(Source texts of formatted documents)
↓
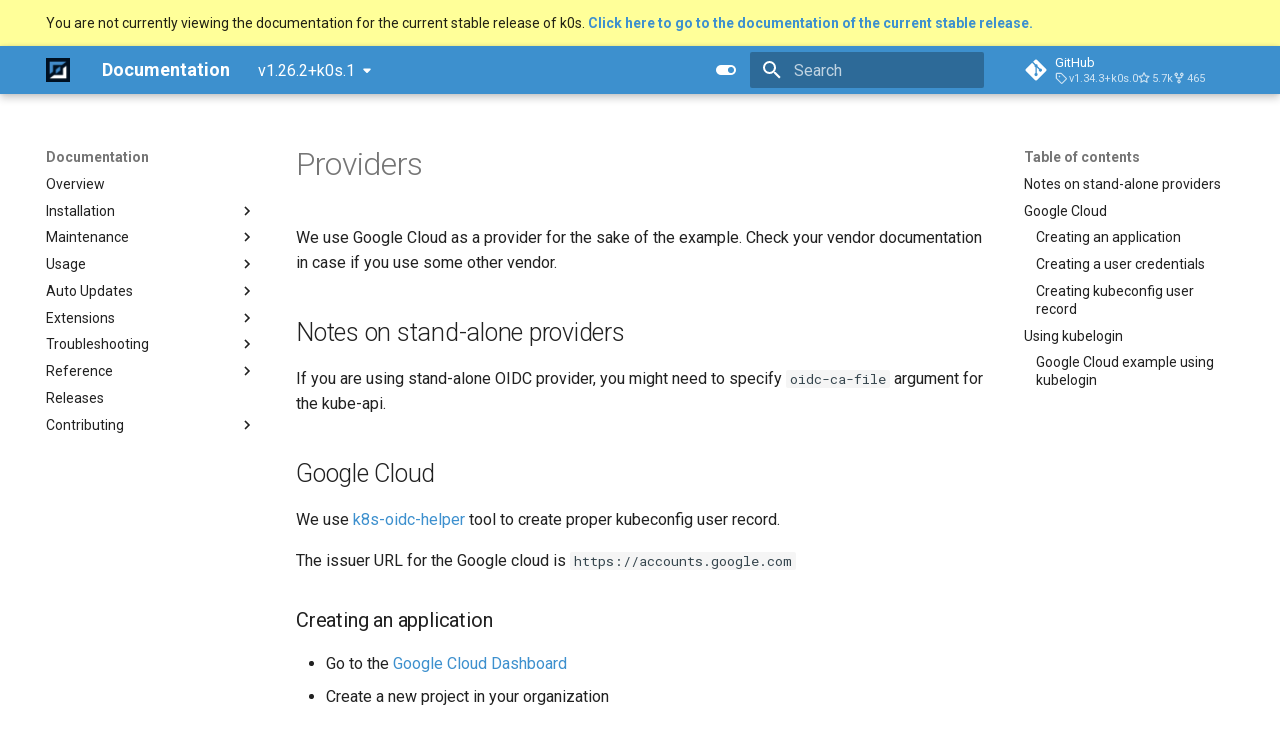

--- FILE ---
content_type: text/css; charset=utf-8
request_url: https://docs.k0sproject.io/v1.26.2+k0s.1/stylesheets/extra.css
body_size: 23
content:
:root {
  --md-primary-fg-color:        #3d90ce;
  --md-accent-fg-color:         #3d90ce;
}

:root > * {
  /* Footer */
  --md-footer-bg-color:         #3d90ce;
}

.md-version__list {
  overflow: auto;
}

ul.video-list {
  counter-reset: section;
  list-style: none;
  padding-left: 0;
  position:relative
}

ul.video-list .video:not(:last-of-type) a {
  border-bottom:2px solid #e6e6e6
}

ul.video-list a {
  position: relative;
  padding: 2rem 2rem 2rem 4.2rem;
  display: block;
  box-sizing:border-box
}

ul.video-list a .info {
  padding-top:0.25rem
}

ul.video-list a .info::before {
  counter-increment: section;
  content: counter(section);
  position: absolute;
  left: 1.5rem;
  color:black
}

ul.video-list a .info > p, ul.video-list a .info > span {
  color:black
}

ul.video-list a .info .title {
  margin-top: 0;
  margin-bottom:0.7rem
}

ul.video-list a .info .description {
  margin-bottom: 1rem;

}

ul.video-list a .info .duration, ul.video-list a .info .duration span {
  color: #6e6e6e;
 
}

ul.video-list a:hover, ul.video-list a:focus {
  text-decoration:none
}

ul.video-list a:hover {
  background:#f2f2f2
}

ul.video-list a:hover::after {
  content: '';
  display: block;
  width: 6rem;
  height: 6rem;
  position: absolute;
  background: url("/img/play.svg");
  background-size: 6rem;
  top: 3rem;
  left:8.6rem
}

ul.video-list .thumb {
  max-height: 8.2rem;
  padding-right: 2rem;
  position: relative;
  float:left
}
↑
-- Instructions for the task --
I need the number of lines in the entries that include "background"; please give that number and nothing else.

-- Result of the task --
3